• Extrait fourni
━━━━━━━━━━━━━━━━━━━━
Mais le rapport fait état d'importants progrès pour la réduction des inégalités entre hommes et femmes à l'échelle mondiale, en particulier dans le domaine de l'éducation. Dans l'ensemble de l'Afrique subsaharienne, les taux d'inscription dans l'enseignement primaire se situaient en 2008 à 91 filles pour 100 garçons (contre 85 en 1999). Malgré cela, beaucoup de pays de la région affichent des progrès limités en ce qui concerne les taux de scolarisation des filles dans le primaire et le secondaire. En Érythrée, par exemple, le taux net de scolarisation primaire pour les filles, qui se situait à un très faible niveau de 16 % en 1990, n'est passé qu'à 36 % en 2008. Au Tchad et en République centrafricaine, il y a moins de 70 filles pour 100 garçons dans les écoles primaires. Et au Mali, le taux de scolarisation des filles âgées de 5 à 19 ans est comparable à ce qu'il était aux États-Unis aux alentours de 1820.
" Nous devons changer les règles des inégalités ", a déclaré à ce sujet le président du Groupe de la Banque mondiale, Robert B. Zoellick. " Au cours des cinq dernières années, le Groupe de la Banque mondiale a contribué un montant de 65 milliards de dollars pour promouvoir l'éducation des filles, la santé des femmes et l'accès de ces dernières au crédit, à la terre, aux services agricoles, à l'emploi et aux infrastructures. Ces efforts sont certes importants, mais ils ne sont pas à la hauteur des besoins et n'occupent pas une place suffisamment centrale dans notre programme d'action. À l'avenir, le Groupe de la Banque mondiale intégrera systématiquement les questions d'égalité des genres dans ses activités, et trouvera de nouveaux moyens de promouvoir les actions en ce domaine pour permettre à la moitié de la population de la planète de réaliser pleinement son potentiel. "
Le rapport fournit des exemples des progrès que pourraient réaliser les pays en s'attaquant aux disparités entre hommes et femmes :
· Assurer aux agricultrices le même accès et le même traitement qu'aux agriculteurs permettrait d'accroître le rendement du maïs de 11 à 16 % au Malawi et de 17 % au Ghana.
━━━━━━━━━━━━━━━━━━━━
• Données brutes
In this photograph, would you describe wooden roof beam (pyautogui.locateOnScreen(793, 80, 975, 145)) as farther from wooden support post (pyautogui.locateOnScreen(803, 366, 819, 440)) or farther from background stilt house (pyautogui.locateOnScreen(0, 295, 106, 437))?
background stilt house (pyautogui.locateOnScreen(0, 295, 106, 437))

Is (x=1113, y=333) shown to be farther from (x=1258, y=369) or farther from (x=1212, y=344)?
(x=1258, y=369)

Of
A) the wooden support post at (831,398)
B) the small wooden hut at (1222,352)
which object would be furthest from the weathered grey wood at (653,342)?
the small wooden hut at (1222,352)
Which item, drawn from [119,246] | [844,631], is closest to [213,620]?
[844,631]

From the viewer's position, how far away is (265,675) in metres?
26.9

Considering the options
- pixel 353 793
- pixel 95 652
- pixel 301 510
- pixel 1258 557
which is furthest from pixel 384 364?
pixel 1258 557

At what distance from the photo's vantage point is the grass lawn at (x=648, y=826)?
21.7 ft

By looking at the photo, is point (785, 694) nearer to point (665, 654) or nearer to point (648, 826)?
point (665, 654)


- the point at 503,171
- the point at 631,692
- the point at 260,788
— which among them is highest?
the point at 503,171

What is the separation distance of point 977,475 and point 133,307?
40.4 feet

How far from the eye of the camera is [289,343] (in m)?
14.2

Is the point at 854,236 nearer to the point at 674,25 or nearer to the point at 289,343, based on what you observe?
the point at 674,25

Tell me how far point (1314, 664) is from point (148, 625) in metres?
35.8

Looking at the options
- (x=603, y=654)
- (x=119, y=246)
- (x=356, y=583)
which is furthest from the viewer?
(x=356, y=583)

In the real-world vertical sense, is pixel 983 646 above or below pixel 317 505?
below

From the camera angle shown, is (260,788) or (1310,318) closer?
━━━━━━━━━━━━━━━━━━━━
• Objectifs
(1) Selon l'extrait sur l'égalité entre hommes et femmes, quel montant le Groupe de la Banque mondiale a-t-il consacré au cours des cinq dernières années à l'éducation des filles, à la santé des femmes et à leur accès aux ressources ?
(2) Prolongez l'extrait sur l'égalité entre hommes et femmes à partir de sa dernière phrase.
La liste constitue un matériau distinct de l'extrait sur l'égalité entre hommes et femmes.

• Corrigé de l'exercice
(1) 65 milliards de dollars.

(2)
· Renforcer l'accès des femmes aux facteurs de production agricoles au Burkina Faso aurait pour effet d'accroître la production agricole totale des ménages d'environ 6 %, sans aucun apport de ressources supplémentaires -- uniquement en réaffectant des ressources (engrais et main-d'oeuvre) de la population masculine à la population féminine.
· Selon les estimations de l'Organisation des Nations Unies pour l'alimentation et l'agriculture (FAO), donner aux agricultrices et aux agriculteurs le même accès aux ressources productives pourrait entraîner un accroissement de la production agricole de l'ordre de 2,5 à 4 % dans les pays en développement.
· L'élimination des obstacles à l'emploi de femmes dans certaines professions ou dans certains secteurs aurait des effets positifs similaires, en réduisant l'écart de productivité entre les travailleurs masculins et les travailleurs féminins d'un tiers, voire même de moitié, et en accroissant la production individuelle de 3 à 25 % dans un large éventail de pays.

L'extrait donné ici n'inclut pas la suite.